O Brasil tem muitas histórias que ainda não foram contadas para o Brasil. Seja na literatura, no cinema ou mesmo no ensino da História, há muitos capítulos de nossa trajetória enquanto país que ainda não ganharam a devida atenção dos produtores artísticos. Por exemplo, há, até hoje, uma estrada que liga as Minas Gerais até a costa brasileira, na cidade de Paraty, que também passava por partes de São Paulo e do Rio de Janeiro para escoamento de café, ouro, metais e, também, de cana de açúcar e cachaça. Esse trajeto foi nomeado como Estrada Real e decretado patrimônio histórico e cultural do país – e agora é também o mote para o filme ‘Saideira’, que chega essa semana aos cinemas brasileiros.
Penélope (Luciana Paes, de ‘Eleita’) volta à sua casa, em Paraty, determinada a encontrar a ‘Saideira’, uma lendária garrafa de cachaça que, dizem, é a melhor do mundo. Mas, ao chegar, descobre que seu avô, Honório (Tonico Pereira, de ‘Nas Ondas da Fé’), acaba de falecer, e, com ele, morre junto a receita e a localização da ‘Saideira’. Inconformada, Penélope mal dá atenção para sua irmã mais nova, Joana (Thati Lopes, da série ‘Nada Suspeitos’), a quem não via há dez anos. Porém, quando um advogado chega com o testamento do avô – que, na verdade, é uma charada com uma caça ao tesouro –, Penélope vê nesse desafio a oportunidade de finalmente encontrar sua ‘Saideira’ e, com isso, se tornar a maior cachaçóloga do mundo.
Escrito a oito mãos por Arthur Warren, Júlio Taubkin, Marina Morais e Pedro Arantes, o roteiro deixa bem evidente que o cerne de seu enredo é a Estrada Real, e toda a ficção fora construída ao redor dessa estrada para evidenciá-la. Para tal, personagens, elementos e situações foram criadas para passarem ao longo dos 1.630 quilômetros de extensão e, acima de tudo, valorizar o caminho, parando para mostrar a paisagem e as características locais – como, por exemplo, quando as irmãs chegam a Itabira, cidade de Drummond, e mencionam suas poesias.

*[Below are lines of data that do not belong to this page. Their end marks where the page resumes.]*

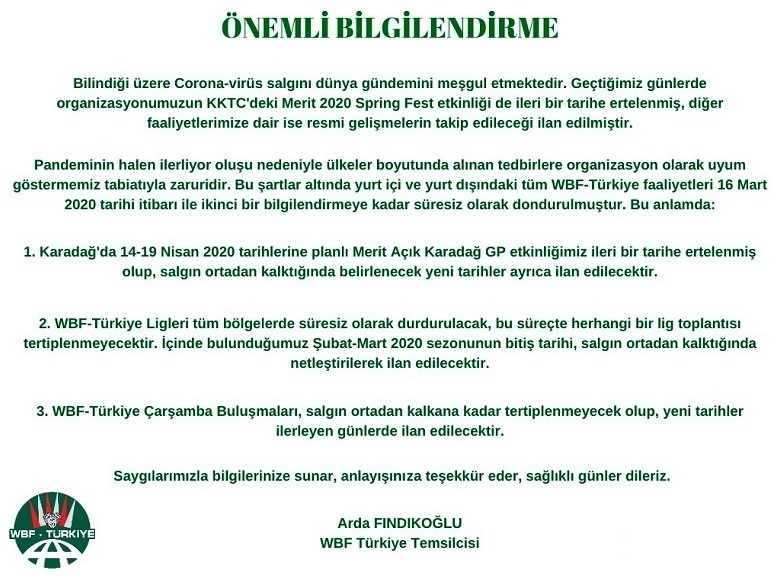 ÖNEMLİ BİLGİLENDİRME

Bilindiği üzere Corona-virüs salgını dünya gündemini meşgul etmektedir. Geçtiğimiz günlerde organizasyonumuzun KKTC'deki Merit 2020 Spring Fest etkinliği de ileri bir tarihe ertelenmiş, diğer faaliyetlerimize dair ise resmi gelişmelerin takip edileceği ilan edilmiştir.

Pandeminin halen ilerliyor oluşu nedeniyle ülkeler boyutunda alınan tedbirlere organizasyon olarak uyum göstermemiz tabiatıyla zaruridir. Bu şartlar altında yurt içi ve yurt dışındaki tüm WBF-Türkiye faaliyetleri 16 Mart 2020 tarihi itibarı ile ikinci bir bilgilendirmeye kadar süresiz olarak dondurulmuştur. Bu anlamda:

1. Karadağ'da 14-19 Nisan 2020 tarihlerine planlı Merit Açık Karadağ GP etkinliğimiz ileri bir tarihe ertelenmiş olup, salgın ortadan kalktığında belirlenecek yeni tarihler ayrıca ilan edilecektir.

2. WBF-Türkiye Ligleri tüm bölgelerde süresiz olarak durdurulacak, bu süreçte herhangi bir lig toplantısı tertiplenmeyecektir. İçinde bulunduğumuz Şubat-Mart 2020 sezonunun bitiş tarihi, salgın ortadan kalktığında netleştirilerek ilan edilecektir.

3. WBF-Türkiye Çarşamba Buluşmaları, salgın ortadan kalkana kadar tertiplenmeyecek olup, yeni tarihler ilerleyen günlerde ilan edilecektir.

Saygılarımızla bilgilerinize sunar, anlayışınıza teşekkür eder, sağlıklı günler dileriz.

WBF · TÜRKİYE

Arda FINDIKOĞLU
WBF Türkiye Temsilcisi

Se por um lado é muito legal ver esse patrimônio ganhar um filme em toda a sua extensão – com direito a minuciosa explicação das diferenças entre os tipos de cachaças, para espectadores de qualquer país entender –, por outro as motivações das personagens ficam soltas no enredo, o que acaba realçando ainda mais o abismo que há entre as irmãs – uma descolada, inocente e juvenil, a outra, adulta, séria demais, beirando a amargura –, descompassadas com a paisagem.

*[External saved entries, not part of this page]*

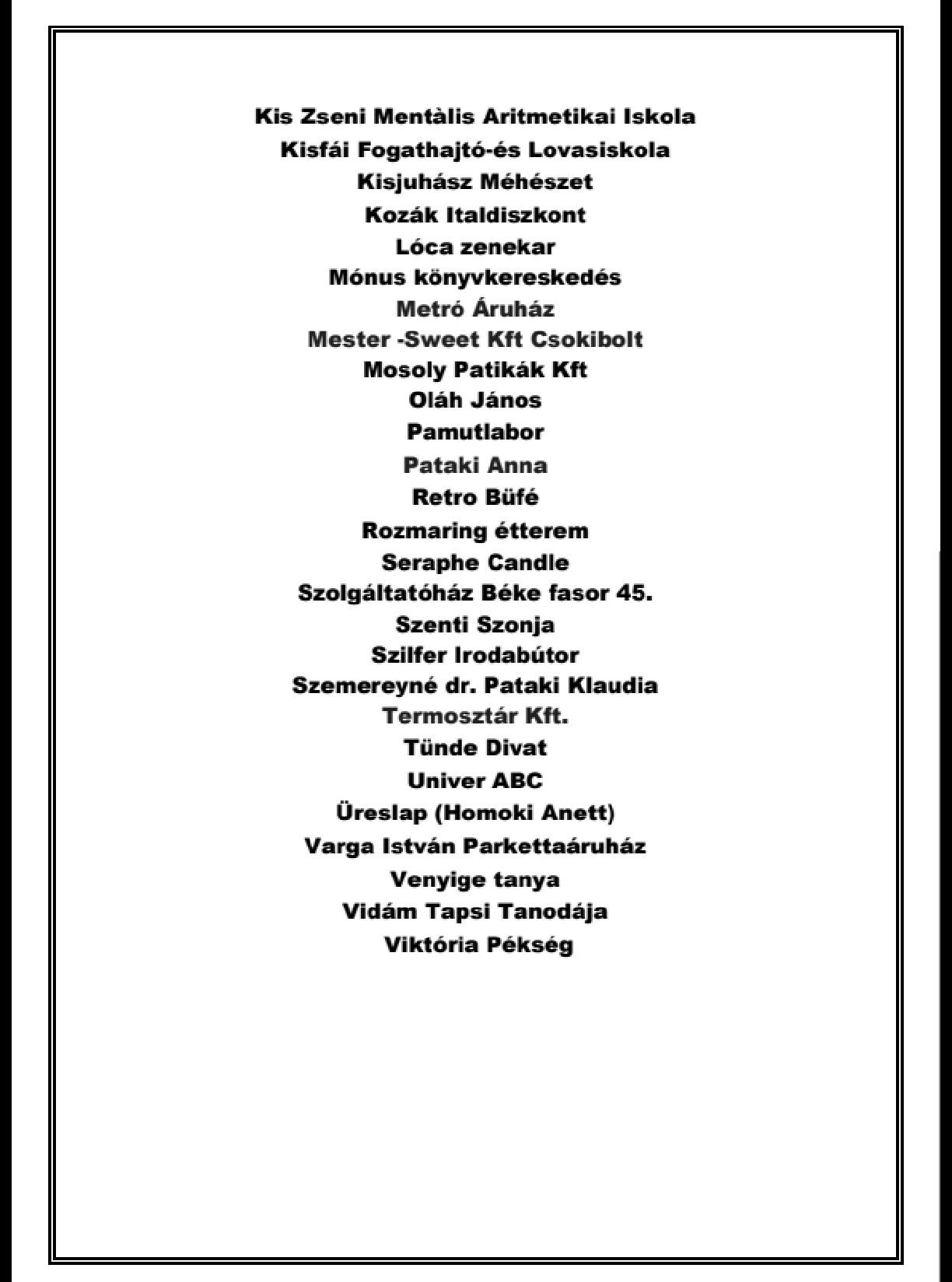 Kis Zseni Mentàlis Aritmetikai Iskola
Kisfái Fogathajtó-és Lovasiskola
Kisjuhász Méhészet
Kozák Italdiszkont
Lóca zenekar
Mónus könyvkereskedés
Metró Áruház
Mester -Sweet Kft Csokibolt
Mosoly Patikák Kft
Oláh János
Pamutlabor
Pataki Anna
Retro Büfé
Rozmaring étterem
Seraphe Candle
Szolgáltatóház Béke fasor 45.
Szenti Szonja
Szilfer Irodabútor
Szemereyné dr. Pataki Klaudia
Termosztár Kft.
Tünde Divat
Univer ABC
Üreslap (Homoki Anett)
Varga István Parkettaáruház
Venyige tanya
Vidám Tapsi Tanodája
Viktória Pékség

Tal qual ‘Minha Irmã e Eu’, em ‘Saideira’ temos duas irmãs pegando a estrada para desbravar o país a partir de um assunto familiar pessoal delas. No caminho, muitos desafios e ensinamentos farão com que as duas repensem seus estilos de vida e as escolhas que fizeram. Independente da motivação, é legal ver essas histórias com protagonistas mulheres, mostrando que tá tudo bem viajar sozinha; com sorte, filmes como este ‘Saideira’ podem encorajar outras mulheres a também se motivarem a conhecer o país, mesmo que sozinhas.
‘Saideira’ desbrava um Brasil esquecido nos recantos dos livros didáticos e apresenta a cachaça tipo exportação. Sob a roupagem da ficção, o filme de Pedro Arantes e Júlio Taubkin traz um Brasil histórico-cultural para todo mundo conhecer.